_Extracted text:_
-- begin --
I thank whoever the decision makers were. This rifle hunt is something new, it's a lot of fun, and I saw more bears.  And September is a great time of year to have it. Adds a little spice to life.


----------



## Joey Youngblood (Sep 28, 2015)

Killer Kyle said:


> Two as of last night. Two bears and no hogs. I've got some good spots up high, but with the wind ripping the way it was, we didn't see a thing even with LOTS of white oak acorns on the ground. Hopefully the wind will let up soon and they will get back on the food.
> I only heard one gunshot all weekend, and of was at 11:00 p.m. Saturday night when I as getting into my tent to sleep.



I'm finding bears on red oaks on Chattahoochee. They are just killing it on the ridge I've been hunting!!! Usually this early, I'm all about the white oaks, but tgere is something they like about the area I've been... Interesting huh? Miles of nothing, then I find a ridge almost within sight of a road that is getting hammered. That doesn't happen much up here so I'm going to enjoy it!!!


----------



## Killer Kyle (Sep 28, 2015)

Update: Four bears killed on the hooch as of this a.m. Think I might just head up tonight and sit in the rain for a while!


----------



## GA DAWG (Sep 28, 2015)

Time for a dog season now. Not a free for all but quota hunts like they do for hogs on some wma.


----------



## Low Gap (Sep 28, 2015)

*Hammer Spank*

If you go to the locked gate at the back of Low Gap campground and walk to the apple orchard it will be just you and the bears.


----------



## JWilson (Sep 28, 2015)

I have spoke to DNR and was told they manage for deer. I can't say I blame them most people would rather hunt deer than a bear. I myself don't care if I see another deer. But there are people out there who enjoy hunting them so why should I force my opinion on them. So with that being said I will continue to hunt with my crossbow and I will continue to take advantage of an early gun hunt when I can.


----------



## Joey Youngblood (Sep 28, 2015)

JWilson said:


> I have spoke to DNR and was told they manage for deer. I can't say I blame them most people would rather hunt deer than a bear. I myself don't care if I see another deer. But there are people out there who enjoy hunting them so why should I force my opinion on them. So with that being said I will continue to hunt with my crossbow and I will continue to take advantage of an early gun hunt when I can.



The overwhelming majority of visitors hunting the mountains come for the chance at a bear. Those of us who live in and hunt the mountains are after mature bucks, generally speaking.


----------



## tree cutter 08 (Sep 29, 2015)

^^^^ yep, every now and then I'll take a wild hair and want to go after a bear but 99 percent of my time trying to find a good deer to hunt. And that in it self is more time consuming than hunting for him when you find one. Don't know how many times I've found a good buck and about the time you set up on him bear or hogs move in and mess you up.
-- end --
_Recorded information:_
-- begin --
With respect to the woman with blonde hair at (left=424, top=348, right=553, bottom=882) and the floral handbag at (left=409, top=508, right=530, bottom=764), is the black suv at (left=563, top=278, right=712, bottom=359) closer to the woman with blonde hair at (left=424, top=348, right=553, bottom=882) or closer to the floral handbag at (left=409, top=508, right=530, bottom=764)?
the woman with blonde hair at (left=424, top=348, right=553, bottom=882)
-- end --
_Set tasks:_
**A)** In the bear hunting thread, why did Killer Kyle see nothing from his high spots even though lots of white oak acorns were on the ground?
**B)** Reproduce the passage of the bear hunting thread from "I'm finding bears" to "to enjoy it!!!", substituting "chestnut oaks" for "red oaks".

_Replies:_
**A)** He saw nothing because the wind was ripping. He hoped it would let up soon so the bears would get back on the food.

**B)**
I'm finding bears on chestnut oaks on Chattahoochee. They are just killing it on the ridge I've been hunting!!! Usually this early, I'm all about the white oaks, but tgere is something they like about the area I've been... Interesting huh? Miles of nothing, then I find a ridge almost within sight of a road that is getting hammered. That doesn't happen much up here so I'm going to enjoy it!!!